> _Provided passage_:
Director : Damien Chazelle
Year Of Release : 2016
Principal Cast : Ryan Gosling, Emma Stone, John Legend, Rosemarie DeWitt, Finn Wittrock, Jessica Rothe, Sonoya Mizuno, Callie Hernandez, JK Simmons, Tom Everett Scott, Meagan Fay, Damon Gupton, Jason Fuchs, Josh Pence.
Approx Running Time : 128 Minutes
Synopsis: A jazz pianist falls for an aspiring actress in Los Angeles.
There are few things Hollywood loves more than films about itself. Perhaps the only exception is the grand old musical, products of a bygone era when the studios released plenty of the toe-tapping variety to willing audiences. These days, musicals, viewed through the prism of technicolor spectacles, are something of a rarity – if you discount Disney and the occasional Oscar-foray in Moulin Rouge, Dreamgirls or Chicago – so to find ourselves with a new big-budget piece from Whiplash director Damien Chazelle, starring the white-hot Ryan Gosling (Drive) and Emma Stone (The Amazing Spider-Man, Easy A) is a real pleasure. Where La La Land deviates from most modern musicals is that it is a legitimate throwback to the genre’s heyday – this ain’t some fantastical orgy of Bazz Lurhmann CG excess, nor some overly histrionic Social Message Movie, but a dead-set widescreen Hollywood blast of sugary confection torn right out of a R&H playbook.
Stone plays Los Angeles wannabe-actress-but-actual-barista Mia, who, after an unsuccessful audition, runs across local down-and-out jazz musician Sebastian Wilder (Ryan Gosling). While initially antagonistic towards each other, both Mia and Sebastian finally find themselves drawn to each other. Sebastian meets up with former colleague Keith (John Legend), who offers him a fantastic gig playing in a contemporary jazz band, while Mia struggles to balance the demands of putting on her one-woman play with getting to spend time with a touring boyfriend. Through the ups and downs of their romantic affair, they soon realise that their careers might just take them in completely different directions.

> _Material_:
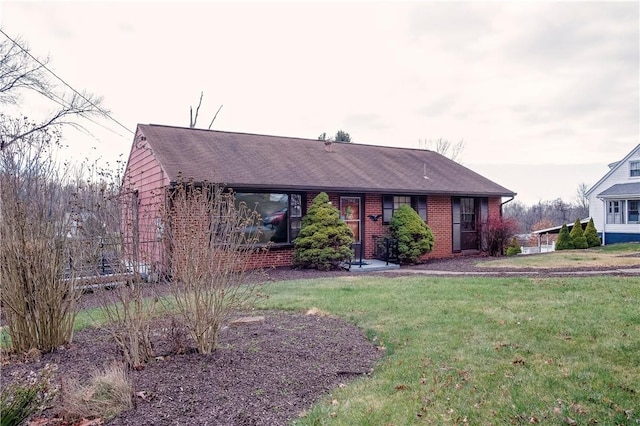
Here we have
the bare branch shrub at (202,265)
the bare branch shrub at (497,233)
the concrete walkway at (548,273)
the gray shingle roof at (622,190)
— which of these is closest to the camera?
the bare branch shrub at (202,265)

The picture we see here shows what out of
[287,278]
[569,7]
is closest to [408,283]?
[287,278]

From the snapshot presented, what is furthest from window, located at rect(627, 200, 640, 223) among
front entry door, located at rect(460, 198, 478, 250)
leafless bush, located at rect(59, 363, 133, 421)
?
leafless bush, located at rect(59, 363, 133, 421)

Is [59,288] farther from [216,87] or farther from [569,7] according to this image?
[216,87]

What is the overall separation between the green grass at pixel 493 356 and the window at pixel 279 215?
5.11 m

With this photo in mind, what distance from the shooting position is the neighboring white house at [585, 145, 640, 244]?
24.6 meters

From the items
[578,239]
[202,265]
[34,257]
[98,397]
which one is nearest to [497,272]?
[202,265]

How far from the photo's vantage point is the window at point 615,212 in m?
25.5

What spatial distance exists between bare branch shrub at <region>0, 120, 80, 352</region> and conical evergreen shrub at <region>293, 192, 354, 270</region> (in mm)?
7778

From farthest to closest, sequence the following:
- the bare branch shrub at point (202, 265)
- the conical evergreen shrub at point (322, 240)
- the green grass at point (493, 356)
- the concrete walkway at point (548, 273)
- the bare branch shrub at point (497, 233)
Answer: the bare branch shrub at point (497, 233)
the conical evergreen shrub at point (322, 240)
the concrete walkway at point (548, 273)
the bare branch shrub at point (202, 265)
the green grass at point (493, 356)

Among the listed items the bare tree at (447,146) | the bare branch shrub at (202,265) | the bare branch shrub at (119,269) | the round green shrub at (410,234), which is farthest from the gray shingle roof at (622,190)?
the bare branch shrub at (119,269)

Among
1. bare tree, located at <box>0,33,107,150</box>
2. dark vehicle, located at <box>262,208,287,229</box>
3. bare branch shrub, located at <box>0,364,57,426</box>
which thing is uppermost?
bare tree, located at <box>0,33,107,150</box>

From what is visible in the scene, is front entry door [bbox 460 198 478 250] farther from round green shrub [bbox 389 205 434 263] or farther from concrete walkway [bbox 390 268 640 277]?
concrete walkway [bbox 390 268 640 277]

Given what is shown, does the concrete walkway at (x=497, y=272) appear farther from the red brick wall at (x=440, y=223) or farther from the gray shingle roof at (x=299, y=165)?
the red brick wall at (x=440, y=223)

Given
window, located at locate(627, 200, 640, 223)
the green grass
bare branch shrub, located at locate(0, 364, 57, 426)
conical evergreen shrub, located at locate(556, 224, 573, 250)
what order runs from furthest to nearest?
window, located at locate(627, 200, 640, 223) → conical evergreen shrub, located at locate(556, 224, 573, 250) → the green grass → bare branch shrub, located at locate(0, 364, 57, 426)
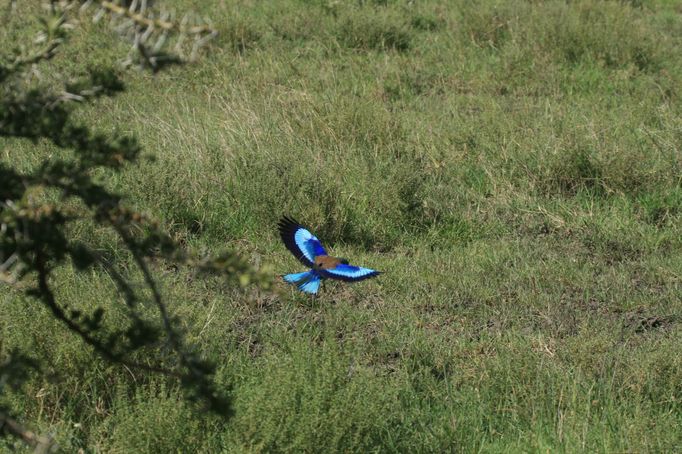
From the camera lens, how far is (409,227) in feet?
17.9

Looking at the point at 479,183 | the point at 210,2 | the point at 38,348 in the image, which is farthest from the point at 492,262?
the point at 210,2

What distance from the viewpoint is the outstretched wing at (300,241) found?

> _Task_:
Carry on the La La Land review from the point where it stops.

> _Expected output_:
One part homage, another part love-letter to old fashioned Hollywood romance, La La Land’s bright primary colours and enthusiastic central performances anchor a typically cliched, yet altogether awesome, musical movie that delivers. Chazelle’s screenplay oozes musicality and old-world cinematic pizzazz, a mish-mash of tropes and convention bubbling beneath the surface of its decidedly kitschy central narrative. The old boy-meets-girl spiced with a few meet-cutes thrown in for good measure, the film’s mix of 80’s aesthetic and modernity feels instantly charming and immediately accessible; La La Land is a wonderment of cinema, a sprite, glorious yarn both simplistic, yet complex enough for modern audiences.
My goodness, this is a wonderful film. Does it offer anything new? Nope, but hell if it isn’t entertaining as anything you’ll see this year. Emma Stone’s performance is the one that touched a nerve with me particularly, although this isn’t to suggest Ryan Gosling is a slouch; both actors have excellent chemistry (see their previous pairing in Crazy Stupid Love) but for me it was Stone’s Mia that captivated throughout. Her dreamy little dream of being an actress is perhaps the generic archetype of cinema, but rather than being a parody of the type, feels alive in a way you just don’t get in films these days. Stone captures the heartbreak and frustration of being a small fish in a big pond – before her big break, at least – with exquisite acuity, you just wanted to go up and give her a big hug. Gosling’s Sebastian, less head-in-the-clouds than Mia by a long shot, brings a touch of old-school charm to his character, echoing the likes of James Dean, Dean Martin and even a hard-edged Frank Sinatra, flirting with a modern edginess to his melancholy. They make a classic pairing: here’s to more films with them co-starring together.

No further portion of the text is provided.